High-strength and high-toughness perforating gun tube and manufacturing method therefor
Abstract
A high-strength and high-toughness tube for perforating gun, having a formulation of chemical elements in percentage by mass as follows: C: 0.15%-0.22%, Si: 0.1%-0.4%, Mn: 0.5%-1%, Cr: 0.3%-0.7%, Mo: 0.3%-0.7%, Nb: 0.01%-0.04%, V: 0.1%-0.2%, Ti: 0.02%-0.05%, B: 0.0015%-0.005%, Al: 0.01%-0.05%, Ca: 0.001%-0.004%, N≤0.008%, and the balance of Fe and other inevitable impurities. Accordingly, further disclosed is a method for manufacturing a high-strength and high-toughness tube for perforating gun. The high-strength and high-toughness tube for perforating gun of the present invention has high strength, good toughness and uniform circumferential strength, and is suitable for application in the field of petroleum exploration and exploitation.
Claims
exact text as granted — not AI-modifiedThe invention claimed is:
1. A high-strength and high-toughness tube for a perforating gun, comprising the following chemical elements by mass percentages:
C: 0.15%-0.22%, Si: 0.1%-0.4%, Mn: 0.5%-1%, Cr: 0.3%-0.7%, Mo: 0.3%-0.7%, Nb: 0.01%-0.04%, V: 0.1%-0.16%, Ti: 0.02%-0.05%, B: 0.0015%-0.005%, Al: 0.01%-0.05%, Ca: 0.001%-0.004%, N≤0.008%, and the balance of Fe and other inevitable impurities.
2. The high-strength and high-toughness tube for a perforating gun according to claim 1 , wherein the tube for perforating gun further satisfies: 0<(Ti-3.4N)<0.025%.
3. The high-strength and high-toughness tube for a perforating gun according to claim 1 , wherein the tube for perforating gun further satisfies: Ca/S≥1.5.
4. The high-strength and high-toughness tube for a perforating gun according to claim 1 , wherein the tube for perforating gun has a microstructure of tempered sorbite.
5. The high-strength and high-toughness tube for a perforating gun according to claim 1 , wherein the tube for perforating gun has a grain size level of 9 or more, and MnS inclusion level in the high-strength and high-toughness tube for perforating gun is 0.5 or less.
6. The high-strength and high-toughness tube for tube for a perforating gun according to claim 1 , wherein the tube for perforating gun has a yield strength of 896˜1103 MPa, a tensile strength of 965 MPa or more, and a transverse Charpy impact energy at 0° C. of 130 J or more, and the yield strength of the high-strength and high-toughness tube for perforating gun has a range of 60 MPa or less, and the tensile strength of high-strength and high-toughness tube for perforating gun has a range of 60 MPa or less.
7. The high-strength and high-toughness tube for a perforating gun according to claim 1 , wherein the tube for perforating gun has a yield strength of 965˜1173 MPa, a tensile strength of 1034 MPa or more, and a transverse Charpy impact energy at 0° C. of 130 J or more, and the yield strength of the high-strength and high-toughness tube for perforating gun has a range of 60 MPa or less, and the tensile strength of the high-strength and high-toughness tube for perforating gun has a range of 60 MPa or less.

§ Information shown:
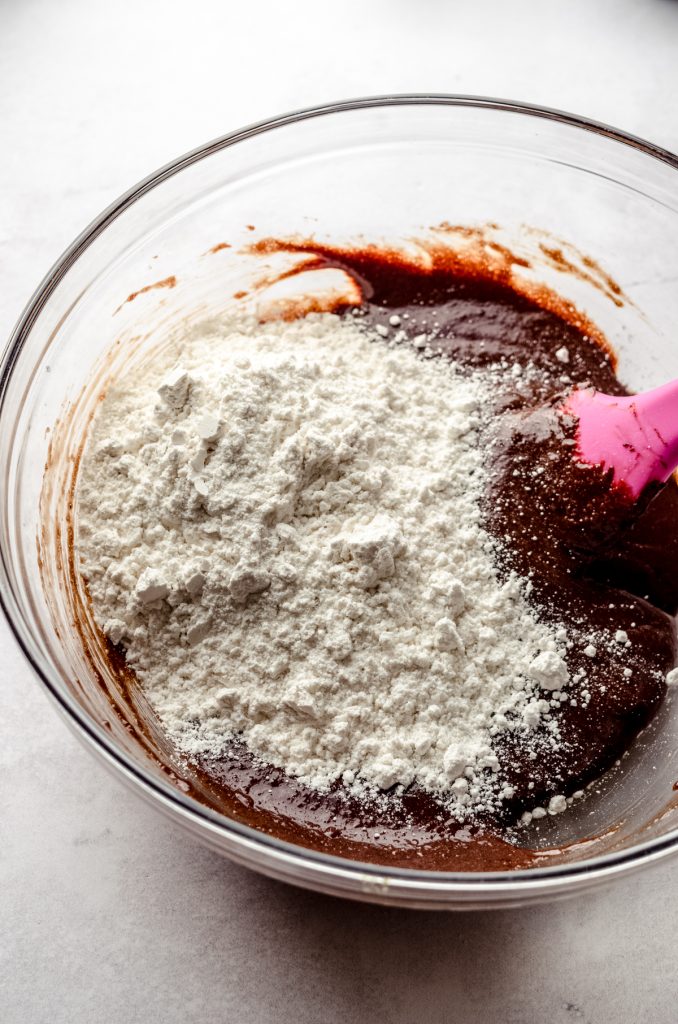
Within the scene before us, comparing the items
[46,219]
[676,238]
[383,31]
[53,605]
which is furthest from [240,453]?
[383,31]

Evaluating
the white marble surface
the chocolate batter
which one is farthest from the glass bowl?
the white marble surface

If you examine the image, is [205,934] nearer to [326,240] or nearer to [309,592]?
[309,592]

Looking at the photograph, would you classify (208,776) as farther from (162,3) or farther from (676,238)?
(162,3)

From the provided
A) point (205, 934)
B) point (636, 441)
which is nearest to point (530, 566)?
point (636, 441)

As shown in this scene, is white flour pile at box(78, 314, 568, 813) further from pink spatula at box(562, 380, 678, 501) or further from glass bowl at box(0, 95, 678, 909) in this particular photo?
pink spatula at box(562, 380, 678, 501)

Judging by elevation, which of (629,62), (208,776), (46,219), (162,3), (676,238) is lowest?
(208,776)

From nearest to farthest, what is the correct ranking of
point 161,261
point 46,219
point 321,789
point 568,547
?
point 321,789 < point 568,547 < point 161,261 < point 46,219
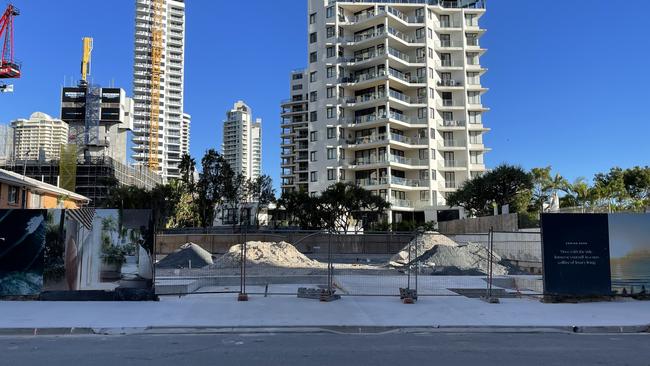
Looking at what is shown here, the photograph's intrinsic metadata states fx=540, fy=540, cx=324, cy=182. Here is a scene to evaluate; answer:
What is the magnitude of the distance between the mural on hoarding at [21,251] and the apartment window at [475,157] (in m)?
75.8

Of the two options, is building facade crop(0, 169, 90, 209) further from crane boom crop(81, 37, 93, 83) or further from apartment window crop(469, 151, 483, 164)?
crane boom crop(81, 37, 93, 83)

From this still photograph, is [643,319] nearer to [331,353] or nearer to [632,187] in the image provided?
[331,353]

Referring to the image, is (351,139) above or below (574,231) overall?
above

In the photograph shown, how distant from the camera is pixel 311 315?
1238cm

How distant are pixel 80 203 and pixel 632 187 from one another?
2518 inches

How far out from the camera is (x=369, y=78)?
81.4 meters

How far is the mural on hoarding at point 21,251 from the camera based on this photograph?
14.4 metres

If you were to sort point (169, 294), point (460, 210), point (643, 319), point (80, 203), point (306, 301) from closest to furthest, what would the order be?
point (643, 319), point (306, 301), point (169, 294), point (80, 203), point (460, 210)

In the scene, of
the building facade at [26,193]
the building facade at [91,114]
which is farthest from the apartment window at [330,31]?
the building facade at [91,114]

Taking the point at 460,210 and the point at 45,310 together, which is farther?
the point at 460,210

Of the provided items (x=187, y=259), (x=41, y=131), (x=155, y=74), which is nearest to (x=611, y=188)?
(x=187, y=259)

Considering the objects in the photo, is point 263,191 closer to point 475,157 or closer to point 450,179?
point 450,179

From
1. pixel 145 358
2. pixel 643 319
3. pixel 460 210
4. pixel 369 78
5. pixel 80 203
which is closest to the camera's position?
pixel 145 358

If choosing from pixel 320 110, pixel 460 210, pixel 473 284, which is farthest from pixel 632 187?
pixel 473 284
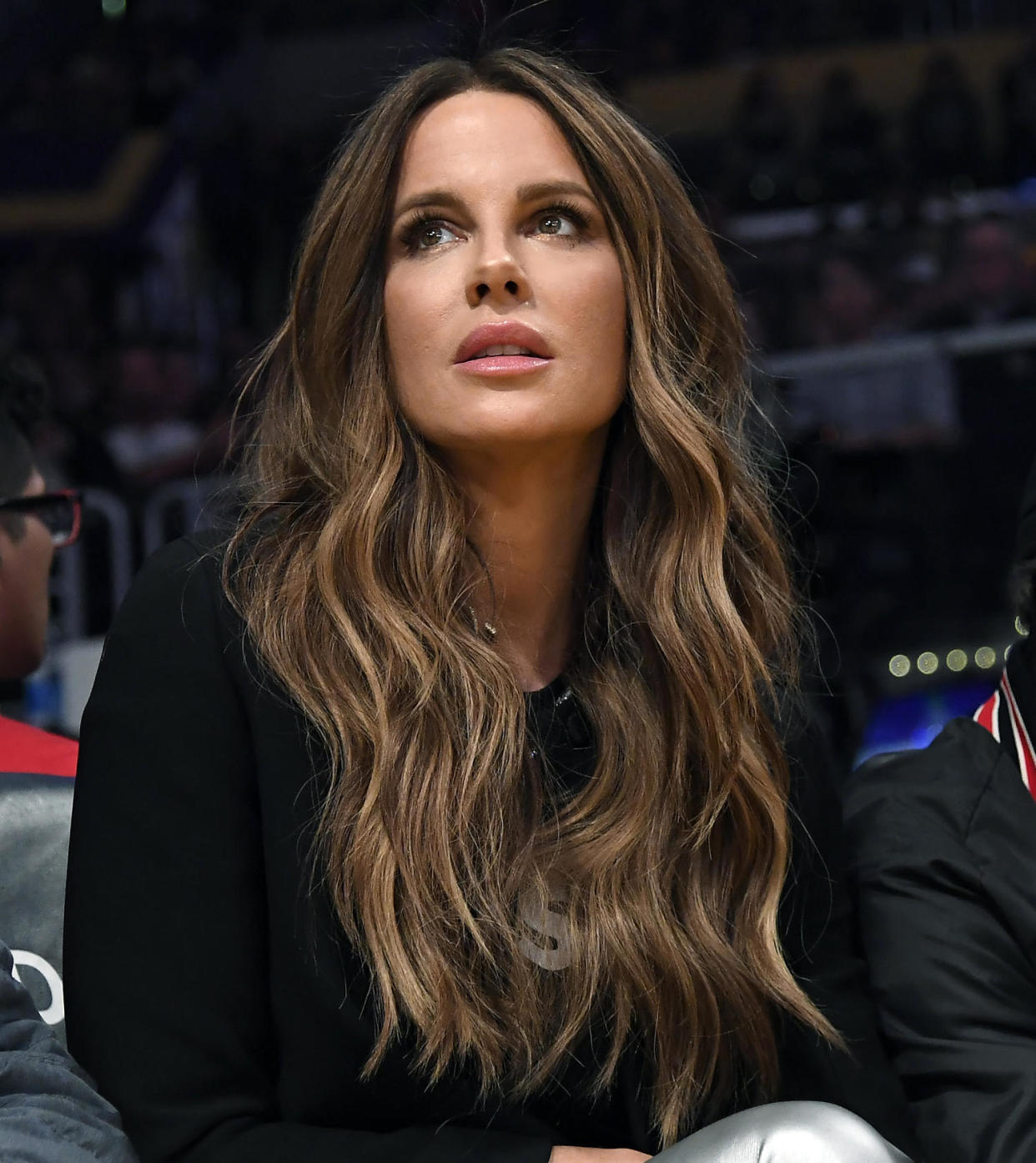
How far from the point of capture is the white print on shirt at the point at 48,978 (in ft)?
5.49

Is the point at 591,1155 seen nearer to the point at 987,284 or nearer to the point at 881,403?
the point at 881,403

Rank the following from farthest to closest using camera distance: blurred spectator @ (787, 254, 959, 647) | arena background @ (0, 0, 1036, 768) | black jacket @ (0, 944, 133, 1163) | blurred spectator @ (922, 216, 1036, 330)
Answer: blurred spectator @ (922, 216, 1036, 330)
arena background @ (0, 0, 1036, 768)
blurred spectator @ (787, 254, 959, 647)
black jacket @ (0, 944, 133, 1163)

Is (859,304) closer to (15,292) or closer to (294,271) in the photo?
(15,292)

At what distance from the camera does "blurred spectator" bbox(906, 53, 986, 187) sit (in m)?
6.05

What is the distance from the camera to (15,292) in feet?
18.1

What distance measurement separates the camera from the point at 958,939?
68.5 inches

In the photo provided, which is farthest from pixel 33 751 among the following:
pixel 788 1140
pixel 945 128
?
pixel 945 128

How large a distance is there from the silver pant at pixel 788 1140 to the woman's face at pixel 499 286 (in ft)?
2.43

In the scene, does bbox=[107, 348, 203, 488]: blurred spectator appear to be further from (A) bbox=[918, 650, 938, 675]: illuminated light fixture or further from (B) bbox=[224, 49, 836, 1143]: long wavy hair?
(B) bbox=[224, 49, 836, 1143]: long wavy hair

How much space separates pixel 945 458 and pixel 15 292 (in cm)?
320

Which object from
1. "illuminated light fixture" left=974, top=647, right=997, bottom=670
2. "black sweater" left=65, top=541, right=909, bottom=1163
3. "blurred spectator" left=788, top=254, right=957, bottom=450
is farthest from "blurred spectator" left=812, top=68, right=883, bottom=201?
"black sweater" left=65, top=541, right=909, bottom=1163

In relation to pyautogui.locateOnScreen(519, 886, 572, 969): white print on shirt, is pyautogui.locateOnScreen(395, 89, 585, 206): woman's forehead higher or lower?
higher

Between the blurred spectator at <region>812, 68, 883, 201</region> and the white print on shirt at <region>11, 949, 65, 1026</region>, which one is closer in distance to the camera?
the white print on shirt at <region>11, 949, 65, 1026</region>

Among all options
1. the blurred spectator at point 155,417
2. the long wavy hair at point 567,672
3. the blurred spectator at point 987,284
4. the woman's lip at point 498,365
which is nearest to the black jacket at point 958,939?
the long wavy hair at point 567,672
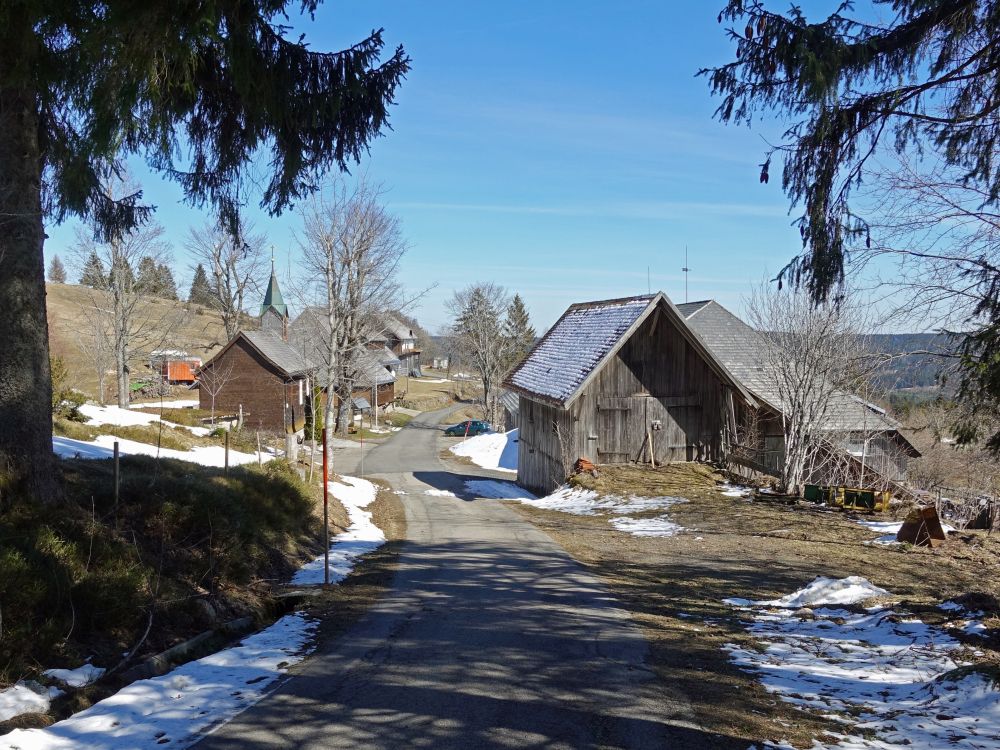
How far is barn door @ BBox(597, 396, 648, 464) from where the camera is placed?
22.1 metres

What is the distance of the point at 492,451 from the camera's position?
41.3 meters

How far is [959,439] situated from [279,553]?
9259 mm

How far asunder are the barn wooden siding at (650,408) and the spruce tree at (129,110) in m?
13.9

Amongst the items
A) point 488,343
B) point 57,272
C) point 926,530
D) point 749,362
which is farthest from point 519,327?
point 57,272

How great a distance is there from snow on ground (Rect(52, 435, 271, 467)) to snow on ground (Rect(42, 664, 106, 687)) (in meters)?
6.72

§ Aim of the task: Write what comes next in the perforating gun tube patent, starting after its last claim. The records have nothing to do with the perforating gun tube patent.

§ Expected answer:
8. The high-strength and high-toughness tube for a perforating gun according to claim 1 , wherein the tube for perforating gun has a yield strength of 1069˜1276 MPa, a tensile strength of 1138 MPa or more, and a transverse Charpy impact energy at 0° C. of 120 J or more, and the yield strength of the high-strength and high-toughness tube for perforating gun has a range of 60 MPa or less, and the tensile strength of the high-strength and high-toughness tube for perforating gun has a range of 60 MPa or less.
9. A manufacturing method for the high-strength and high-toughness tube for a perforating gun according to claim 1 , comprising the steps of:
(1) smelting;
(2) casting: casting into a round billet, an electromagnetic stirring process under a current of 600˜650 A and a frequency of 8˜20 Hz is used in the casting process to reduce dendrite segregation of tube blank, and superheating degree of liquid steel in the casting process is controlled to be less than 30° C.;
(3) rolling;
(4) heat treatment; and
(5) hot-sizing.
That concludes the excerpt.